- **OBJECTIVE**
Repeat exactly, and only, the lines from the one containing "In the picture" through the end of the records.

::: RECORDS SHOWN

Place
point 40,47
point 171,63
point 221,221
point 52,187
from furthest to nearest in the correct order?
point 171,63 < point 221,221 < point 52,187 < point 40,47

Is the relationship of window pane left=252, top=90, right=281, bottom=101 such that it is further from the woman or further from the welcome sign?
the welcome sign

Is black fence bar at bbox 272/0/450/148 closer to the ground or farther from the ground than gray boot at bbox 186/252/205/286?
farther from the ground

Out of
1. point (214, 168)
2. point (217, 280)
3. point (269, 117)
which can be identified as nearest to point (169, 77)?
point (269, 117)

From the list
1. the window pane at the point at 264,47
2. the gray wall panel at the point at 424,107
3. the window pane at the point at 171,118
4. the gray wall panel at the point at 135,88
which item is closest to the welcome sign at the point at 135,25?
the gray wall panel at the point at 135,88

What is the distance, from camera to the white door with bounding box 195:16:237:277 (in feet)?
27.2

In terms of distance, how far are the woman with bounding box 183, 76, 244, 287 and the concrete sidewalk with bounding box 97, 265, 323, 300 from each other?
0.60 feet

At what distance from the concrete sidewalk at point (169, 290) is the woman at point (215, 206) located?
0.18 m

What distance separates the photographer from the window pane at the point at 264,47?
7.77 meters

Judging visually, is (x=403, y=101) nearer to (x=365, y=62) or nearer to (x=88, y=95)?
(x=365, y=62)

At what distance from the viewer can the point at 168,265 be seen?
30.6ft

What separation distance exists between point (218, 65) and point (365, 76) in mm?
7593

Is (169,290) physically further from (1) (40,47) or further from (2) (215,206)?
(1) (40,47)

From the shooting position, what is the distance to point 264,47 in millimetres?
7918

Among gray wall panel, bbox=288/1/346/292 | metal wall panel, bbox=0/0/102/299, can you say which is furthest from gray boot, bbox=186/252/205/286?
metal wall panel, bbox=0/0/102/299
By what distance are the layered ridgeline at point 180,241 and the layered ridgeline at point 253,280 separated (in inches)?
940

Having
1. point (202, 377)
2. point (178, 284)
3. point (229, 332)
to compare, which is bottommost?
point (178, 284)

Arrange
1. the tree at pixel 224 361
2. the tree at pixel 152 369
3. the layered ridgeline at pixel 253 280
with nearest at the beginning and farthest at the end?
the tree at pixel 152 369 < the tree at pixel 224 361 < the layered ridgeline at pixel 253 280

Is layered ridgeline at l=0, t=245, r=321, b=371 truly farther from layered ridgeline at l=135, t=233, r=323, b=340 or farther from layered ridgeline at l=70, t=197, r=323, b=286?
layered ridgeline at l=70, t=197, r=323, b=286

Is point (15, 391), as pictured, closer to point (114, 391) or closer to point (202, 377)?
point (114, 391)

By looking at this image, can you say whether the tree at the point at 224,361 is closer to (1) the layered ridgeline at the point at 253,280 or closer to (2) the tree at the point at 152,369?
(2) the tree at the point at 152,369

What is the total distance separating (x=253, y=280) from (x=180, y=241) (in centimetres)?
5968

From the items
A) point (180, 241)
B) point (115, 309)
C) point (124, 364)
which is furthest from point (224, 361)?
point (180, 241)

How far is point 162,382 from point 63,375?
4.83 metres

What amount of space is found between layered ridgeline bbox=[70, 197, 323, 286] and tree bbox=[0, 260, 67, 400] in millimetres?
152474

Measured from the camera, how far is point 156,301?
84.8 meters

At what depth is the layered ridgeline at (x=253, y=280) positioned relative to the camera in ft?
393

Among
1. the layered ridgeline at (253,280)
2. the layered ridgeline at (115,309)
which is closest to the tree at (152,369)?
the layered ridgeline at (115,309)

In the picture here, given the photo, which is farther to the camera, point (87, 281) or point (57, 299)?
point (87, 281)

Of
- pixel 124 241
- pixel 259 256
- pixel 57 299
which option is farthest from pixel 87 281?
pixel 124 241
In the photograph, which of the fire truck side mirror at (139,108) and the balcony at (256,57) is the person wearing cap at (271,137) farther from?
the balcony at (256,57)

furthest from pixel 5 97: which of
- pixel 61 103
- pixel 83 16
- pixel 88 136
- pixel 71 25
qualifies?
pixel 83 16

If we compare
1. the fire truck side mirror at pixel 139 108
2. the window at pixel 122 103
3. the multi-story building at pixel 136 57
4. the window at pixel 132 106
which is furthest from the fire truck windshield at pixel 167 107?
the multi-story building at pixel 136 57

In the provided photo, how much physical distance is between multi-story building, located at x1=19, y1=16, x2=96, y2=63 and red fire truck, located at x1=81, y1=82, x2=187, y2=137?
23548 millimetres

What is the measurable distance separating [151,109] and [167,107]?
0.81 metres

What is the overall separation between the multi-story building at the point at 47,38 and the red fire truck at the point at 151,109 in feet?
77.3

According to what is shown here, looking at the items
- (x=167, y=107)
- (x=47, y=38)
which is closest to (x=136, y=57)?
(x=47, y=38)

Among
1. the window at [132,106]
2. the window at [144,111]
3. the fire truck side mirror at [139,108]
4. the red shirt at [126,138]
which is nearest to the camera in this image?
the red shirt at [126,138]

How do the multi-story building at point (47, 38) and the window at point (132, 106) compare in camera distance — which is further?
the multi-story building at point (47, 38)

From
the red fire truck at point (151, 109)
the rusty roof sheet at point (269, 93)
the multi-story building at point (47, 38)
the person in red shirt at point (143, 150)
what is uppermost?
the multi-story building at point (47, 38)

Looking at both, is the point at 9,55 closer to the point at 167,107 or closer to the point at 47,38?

::::::

- **COMPLETE OUTPUT**
In the picture here, given the photo, which is farther to the camera, point (87, 281) or point (57, 299)?
point (87, 281)

Of
- pixel 124 241
- pixel 259 256
- pixel 57 299
which option is farthest from pixel 87 281?
pixel 124 241
In the photograph, which of the fire truck side mirror at (139,108) and the balcony at (256,57) is the person wearing cap at (271,137) farther from?
the balcony at (256,57)

furthest from pixel 5 97: which of
- pixel 61 103
- pixel 83 16
- pixel 88 136
- pixel 71 25
qualifies?
pixel 83 16

If we compare
1. the fire truck side mirror at pixel 139 108
2. the window at pixel 122 103
3. the multi-story building at pixel 136 57
4. the window at pixel 132 106
which is furthest from the fire truck windshield at pixel 167 107?
the multi-story building at pixel 136 57

In the provided photo, how much physical distance is between multi-story building, located at x1=19, y1=16, x2=96, y2=63 and red fire truck, located at x1=81, y1=82, x2=187, y2=137?
23548 millimetres

What is the measurable distance separating [151,109] and [167,107]?
0.81 metres

What is the overall separation between the multi-story building at the point at 47,38 and the red fire truck at the point at 151,109 in feet?
77.3

According to what is shown here, looking at the items
- (x=167, y=107)
- (x=47, y=38)
which is closest to (x=136, y=57)?
(x=47, y=38)

Among
1. the window at [132,106]
2. the window at [144,111]
3. the fire truck side mirror at [139,108]
4. the red shirt at [126,138]
which is nearest to the camera in this image?
the red shirt at [126,138]

How do the multi-story building at point (47, 38) and the window at point (132, 106) compare in camera distance — which is further?
the multi-story building at point (47, 38)

From
the red fire truck at point (151, 109)
the rusty roof sheet at point (269, 93)
the multi-story building at point (47, 38)
the person in red shirt at point (143, 150)
what is uppermost?
the multi-story building at point (47, 38)

Looking at both, is the point at 9,55 closer to the point at 167,107 or closer to the point at 47,38?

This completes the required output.